There are encouraging signs, however. In July 2020, Lloyds Banking Group’s effort to improve staff diversity was deemed “credit positive” by Moody’s Investors Service, marking the first time that the rating agency has explicitly linked a company’s stability to ethnic diversity measures. In the wake of the global ripples caused by the murder of George Floyd in May that year, Lloyds resolved to be more diverse, acknowledging that, at the time of the Moody’s rating, black employees accounted for just 1.5% of its total workforce and 0.6% of its senior management.
“While Scandinavia is off-the-scale amazing, there are lots of good things happening in the financial services sector in the UK, in terms of improving diversity and equality,” says de Rojas, who is half-Chinese. She highlights the Women in Finance Charter, for instance, and the Parker Review, which said all FTSE100 companies should have at least one director of color by December 2021.

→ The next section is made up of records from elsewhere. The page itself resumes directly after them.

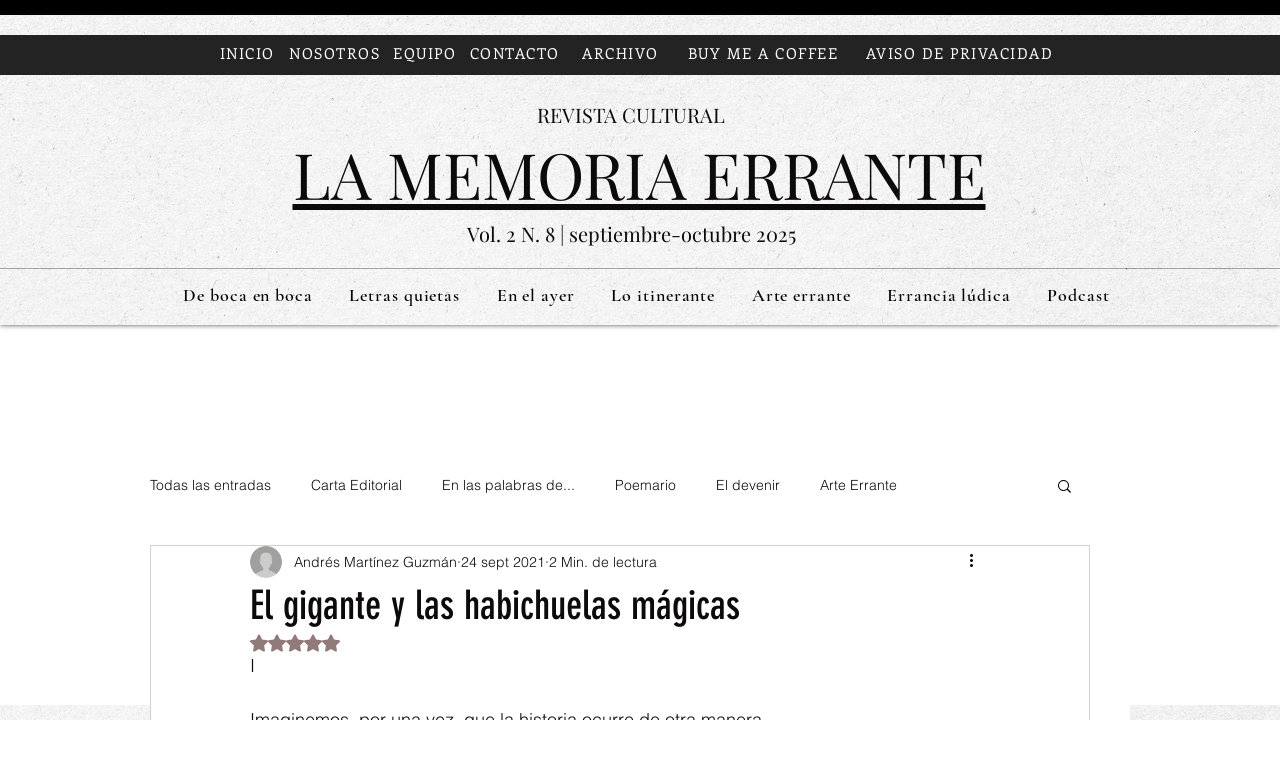

--- FILE ---
content_type: text/html; charset=utf-8
request_url: https://www.google.com/recaptcha/api2/aframe
body_size: 268
content:
<!DOCTYPE HTML><html><head><meta http-equiv="content-type" content="text/html; charset=UTF-8"></head><body><script nonce="l67IKOBsCUW2gna1AQkEeQ">/** Anti-fraud and anti-abuse applications only. See google.com/recaptcha */ try{var clients={'sodar':'https://pagead2.googlesyndication.com/pagead/sodar?'};window.addEventListener("message",function(a){try{if(a.source===window.parent){var b=JSON.parse(a.data);var c=clients[b['id']];if(c){var d=document.createElement('img');d.src=c+b['params']+'&rc='+(localStorage.getItem("rc::a")?sessionStorage.getItem("rc::b"):"");window.document.body.appendChild(d);sessionStorage.setItem("rc::e",parseInt(sessionStorage.getItem("rc::e")||0)+1);localStorage.setItem("rc::h",'1768803147453');}}}catch(b){}});window.parent.postMessage("_grecaptcha_ready", "*");}catch(b){}</script></body></html>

Diverse leadership for sustainable solutions
“China is reasonably equal, too, although not so much at the top level,” she continues. “Chairman Mao famously proclaimed that women ‘hold up half the sky’, but in other big economies like the United States, the UK, and Japan, I do despair as we just haven’t moved quickly enough.”
Warming to her theme of collaborative innovation, de Rojas says, “Diversity is the answer to every question. In the words of [British computer scientist] Dame Wendy Hall: ‘If it’s not diverse, it’s probably not ethical.’ So whenever we’re creating anything, we need to have all of our voices at the table, whether that’s technology or policy, or process, because recent research confirms that we get better outcomes 87% of the time.
“Also, if an algorithm is going to decide whether you get a job interview or a mortgage, you’d better make sure that you’ve got diverse people building that algorithm in a transparent way.”
Finally, de Rojas emphasizes the need for an urgent mindset shift from business leaders operating in the technology and financial services spaces, and beyond, for the sake of the planet and its people. “The potential to do incredible things has never been greater, and the responsibility to use that technology well has never weighed more heavily,” she says. “I look forward to a digital future built on a foundation of ethics, with purpose and with compassion, and with sustainability at the front of all of our minds.”
She adds: “Tech companies are hardwired to bring and develop problem-solving solutions. This is our moment, an amnesty of sorts giving us time to make big changes with tolerance for disruption in the marketplace. So let’s be bold, collaborate, and innovate.”